Some of the material focuses on African-American soldiers. Men of Color, To Arms! To Arms! Now or Never!, a recruiting poster exhorts. But blacks who answered the call were given inferior food, supplies, and medical care, and as a result had higher rates of disease than whites. Black soldiers were seven times as likely as whites to contract smallpox, probably because they were less likely to have been vaccinated. And one black regiment had one hundred and fifty deaths in a single summer from scurvy, or vitamin C deficiency, caused by a lack of fresh food.
Colonel Huidekoper, whose letter describes the dreams in which his missing arm is restored, was writing to Dr. S. Weir Mitchell, a surgeon who took care of the wounded in Philadelphia and developed an abiding interest in how his patients, especially amputees, fared in the years and decades after the war.
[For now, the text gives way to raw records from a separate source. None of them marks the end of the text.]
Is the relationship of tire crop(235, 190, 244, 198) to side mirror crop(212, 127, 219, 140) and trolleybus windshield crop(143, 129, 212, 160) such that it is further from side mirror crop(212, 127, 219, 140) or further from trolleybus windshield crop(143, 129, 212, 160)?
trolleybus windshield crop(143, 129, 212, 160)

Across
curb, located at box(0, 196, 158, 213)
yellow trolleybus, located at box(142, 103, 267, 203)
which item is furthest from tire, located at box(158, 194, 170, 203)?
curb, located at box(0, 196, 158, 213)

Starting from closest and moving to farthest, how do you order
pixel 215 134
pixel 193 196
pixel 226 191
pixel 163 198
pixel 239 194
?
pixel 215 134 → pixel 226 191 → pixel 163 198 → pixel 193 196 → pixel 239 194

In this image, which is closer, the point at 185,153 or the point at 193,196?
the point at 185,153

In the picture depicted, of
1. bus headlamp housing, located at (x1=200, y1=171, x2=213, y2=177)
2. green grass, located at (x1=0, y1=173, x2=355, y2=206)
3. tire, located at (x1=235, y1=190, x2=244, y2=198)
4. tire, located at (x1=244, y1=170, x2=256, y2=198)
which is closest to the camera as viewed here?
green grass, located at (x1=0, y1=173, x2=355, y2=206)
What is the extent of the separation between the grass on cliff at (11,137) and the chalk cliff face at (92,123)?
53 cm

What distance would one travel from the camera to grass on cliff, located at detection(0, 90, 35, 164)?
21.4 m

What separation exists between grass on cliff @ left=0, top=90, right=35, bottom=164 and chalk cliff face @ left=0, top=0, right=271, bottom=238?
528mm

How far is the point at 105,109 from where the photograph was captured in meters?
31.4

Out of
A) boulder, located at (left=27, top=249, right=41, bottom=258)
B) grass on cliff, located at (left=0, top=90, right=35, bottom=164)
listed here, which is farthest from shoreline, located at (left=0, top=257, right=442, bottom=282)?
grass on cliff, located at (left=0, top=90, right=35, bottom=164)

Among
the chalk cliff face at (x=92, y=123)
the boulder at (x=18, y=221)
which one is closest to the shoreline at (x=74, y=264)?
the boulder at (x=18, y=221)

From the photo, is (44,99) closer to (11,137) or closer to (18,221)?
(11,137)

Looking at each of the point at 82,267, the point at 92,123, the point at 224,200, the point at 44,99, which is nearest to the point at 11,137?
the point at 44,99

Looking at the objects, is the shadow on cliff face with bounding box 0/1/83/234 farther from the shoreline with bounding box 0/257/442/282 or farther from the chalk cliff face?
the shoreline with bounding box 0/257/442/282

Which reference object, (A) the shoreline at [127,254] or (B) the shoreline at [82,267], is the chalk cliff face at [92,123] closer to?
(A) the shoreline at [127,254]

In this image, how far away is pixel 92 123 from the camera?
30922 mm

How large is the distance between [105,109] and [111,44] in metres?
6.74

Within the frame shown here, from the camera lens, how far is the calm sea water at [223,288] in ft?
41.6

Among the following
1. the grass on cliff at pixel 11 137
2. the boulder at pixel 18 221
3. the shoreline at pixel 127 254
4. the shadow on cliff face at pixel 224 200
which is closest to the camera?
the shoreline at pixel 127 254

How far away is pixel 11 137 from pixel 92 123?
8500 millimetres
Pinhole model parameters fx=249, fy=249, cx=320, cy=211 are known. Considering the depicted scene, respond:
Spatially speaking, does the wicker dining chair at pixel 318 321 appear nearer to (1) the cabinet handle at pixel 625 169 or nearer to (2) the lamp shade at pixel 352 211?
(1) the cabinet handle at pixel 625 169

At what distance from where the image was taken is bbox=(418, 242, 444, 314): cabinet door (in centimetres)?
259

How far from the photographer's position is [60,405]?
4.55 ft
The officer wrote that, after a Minié ball tore through his elbow, “a cord with a noose at the end of it, which I carried for the purpose, was used as a ligature”. He tried to keep fighting, but could not, so he walked a mile and a quarter to a field hospital and had his arm amputated, “never quite losing consciousness.”
Mitchell was among the first to recognize the phantom-limb syndrome and to understand that it resulted from injured nerves. Something of a pioneer in epidemiology, he sent detailed surveys to veterans, with many questions on pain and other consequences of amputation. “Of course it hurts,” one man replied in fine, bold penmanship, after describing the loss of both a leg and an arm. The museum has a collection of those completed surveys, but little use has been made of them so far, said Dr. Robert Hicks, the director.
Mitchell spent much of his career studying nerve injuries and wrote several books about them. He also became a novelist and had a short story published in The Atlantic Monthly in 1866, about a fictional Civil War doctor who is wounded and loses all four limbs.
The Mütter exhibition is not large and does not try to recount the entire Civil War, the major battles, or every aspect of medical care at the time. The intention, Dr. Hicks said, was to be thought-provoking, “a little bit emotionally raw,” and to give visitors “a kick in the gut.” That the exhibition does.
Rico says he's not sure he needs a kick in the gut, but it's still an exhibit he'd like to see... (And you could go ask Jim Mundy at the Union League to see their Civil War collection, the remains of the forever-departed and lamented Civil War Library & Museum, while you're downtown.)